Hey Rocky, Watch Me Pull a Rabbit out of my Hat

But that trick never works.

I can’t remember a time when I didn’t love learning magic tricks.

Libraries used to be the best place to source new stuff- classic texts such as ‘The Rpyal Road to Card Magic’ and the ‘Tarbell Course in Magic’ haven’t been surpassed.

Magic tricks have always been expensive to buy – most of the cost of a trick is the secret, rather than the equipment itself.  It has also been difficult to access in Australia. When I was growing up, Sydney’s only magic shop was  ‘Weirdo’s’, in the Windsor Arcade – now long gone. Hey Presto (84 Pitt St) has taken its place.

The Internet has completely changed the way magic is sold. DVDs and ‘gimmicks’ can be purchased easily from the USA, or in some cases downloaded ‘instantly’. Even when buying locally, you can preview tricks online, and read reviews by professionals at sites such as The Magic Cafe.

Penguin Magic is to magic as Amazon is to books. It is the big daddy of online magic shops – with thousands of tricks. Most have video previews.

****

▶ OBJECTIVES:
A. Decide whether each statement agrees with the post about learning magic tricks, answering yes or no and quoting the words of the post that settle it: (i) most of the cost of a trick is the equipment; (ii) Hey Presto is at 84 Pitt St; (iii) most of the tricks at Penguin Magic have video previews.
B. Carry on the post about learning magic tricks, picking up after its final sentence.

[Rows from a spatial reasoning dataset]
****

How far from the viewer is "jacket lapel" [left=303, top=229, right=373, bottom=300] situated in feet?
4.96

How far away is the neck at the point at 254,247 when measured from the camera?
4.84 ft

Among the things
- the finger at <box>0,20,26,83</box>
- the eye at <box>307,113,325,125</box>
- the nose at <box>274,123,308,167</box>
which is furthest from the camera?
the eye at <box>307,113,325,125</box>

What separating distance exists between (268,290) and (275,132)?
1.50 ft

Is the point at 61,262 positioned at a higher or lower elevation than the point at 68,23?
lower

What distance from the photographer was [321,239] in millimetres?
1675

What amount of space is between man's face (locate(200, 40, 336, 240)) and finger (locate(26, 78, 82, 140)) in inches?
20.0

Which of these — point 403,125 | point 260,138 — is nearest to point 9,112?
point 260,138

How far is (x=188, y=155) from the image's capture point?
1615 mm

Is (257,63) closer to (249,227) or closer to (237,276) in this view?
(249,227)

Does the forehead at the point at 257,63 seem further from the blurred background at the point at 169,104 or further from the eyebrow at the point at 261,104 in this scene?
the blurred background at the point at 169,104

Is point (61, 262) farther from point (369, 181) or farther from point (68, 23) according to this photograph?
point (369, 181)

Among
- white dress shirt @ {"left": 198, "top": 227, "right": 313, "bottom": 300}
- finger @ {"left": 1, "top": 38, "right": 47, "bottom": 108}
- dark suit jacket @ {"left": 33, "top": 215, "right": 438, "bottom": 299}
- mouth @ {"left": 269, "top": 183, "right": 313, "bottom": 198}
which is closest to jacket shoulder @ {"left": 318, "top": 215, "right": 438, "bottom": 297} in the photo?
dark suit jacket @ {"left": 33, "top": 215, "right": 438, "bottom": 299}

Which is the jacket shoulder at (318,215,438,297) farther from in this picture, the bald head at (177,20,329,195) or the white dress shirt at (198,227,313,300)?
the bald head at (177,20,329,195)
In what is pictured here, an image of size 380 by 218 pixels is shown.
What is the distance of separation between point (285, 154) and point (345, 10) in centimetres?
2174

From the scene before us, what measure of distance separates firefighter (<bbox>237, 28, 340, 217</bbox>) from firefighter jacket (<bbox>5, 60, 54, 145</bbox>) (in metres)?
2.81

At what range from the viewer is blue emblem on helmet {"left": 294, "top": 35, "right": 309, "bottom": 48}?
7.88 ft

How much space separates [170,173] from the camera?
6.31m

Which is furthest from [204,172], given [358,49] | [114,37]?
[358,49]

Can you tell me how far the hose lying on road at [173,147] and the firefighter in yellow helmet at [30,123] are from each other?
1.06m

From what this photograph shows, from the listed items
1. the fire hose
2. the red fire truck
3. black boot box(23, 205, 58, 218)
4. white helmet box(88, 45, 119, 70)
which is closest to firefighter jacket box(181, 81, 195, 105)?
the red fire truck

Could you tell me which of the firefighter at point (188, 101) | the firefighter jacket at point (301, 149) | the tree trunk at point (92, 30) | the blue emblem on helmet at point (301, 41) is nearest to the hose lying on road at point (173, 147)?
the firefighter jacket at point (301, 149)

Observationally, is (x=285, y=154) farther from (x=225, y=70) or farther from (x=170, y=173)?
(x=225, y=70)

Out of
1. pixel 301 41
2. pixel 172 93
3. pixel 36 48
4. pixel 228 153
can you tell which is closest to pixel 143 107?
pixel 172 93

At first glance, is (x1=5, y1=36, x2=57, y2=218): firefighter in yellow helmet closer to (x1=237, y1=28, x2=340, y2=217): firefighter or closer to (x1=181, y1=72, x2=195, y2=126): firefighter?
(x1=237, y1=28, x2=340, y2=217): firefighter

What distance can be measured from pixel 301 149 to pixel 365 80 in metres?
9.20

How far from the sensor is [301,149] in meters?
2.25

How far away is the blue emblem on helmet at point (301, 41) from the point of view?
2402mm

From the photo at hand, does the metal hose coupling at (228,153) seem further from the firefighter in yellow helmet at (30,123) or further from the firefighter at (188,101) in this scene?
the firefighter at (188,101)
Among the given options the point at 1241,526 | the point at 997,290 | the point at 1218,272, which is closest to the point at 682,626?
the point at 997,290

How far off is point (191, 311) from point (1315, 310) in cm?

****

▶ FINAL ANSWERS:
A.
(i) No: "most of the cost of a trick is the secret, rather than the equipment itself."
(ii) Yes: "Hey Presto (84 Pitt St) has taken its place."
(iii) Yes: "Most have video previews."

B.
At the moment, Penguin Magic is offering ‘The Greatest Beginner Magic DVD Ever‘ for free! The downloadable DVD features well known magic teacher Oz Pearlman, and runs for fwo hours. All the equipment needed is readily available at home – and you can download it instantly.

That is most definitely good value.

Penguin know that half the fun is the anticipation of waiting for a trick to arrive once you have ordered it. They add to the excitement by providing a link to a video of your own order being packed in their warehouse. This is the video of my recent purchase being packed. Now I really can’t wait for Santa to arrive.

Here’s some more real magic from Rocky and Bullwinkle.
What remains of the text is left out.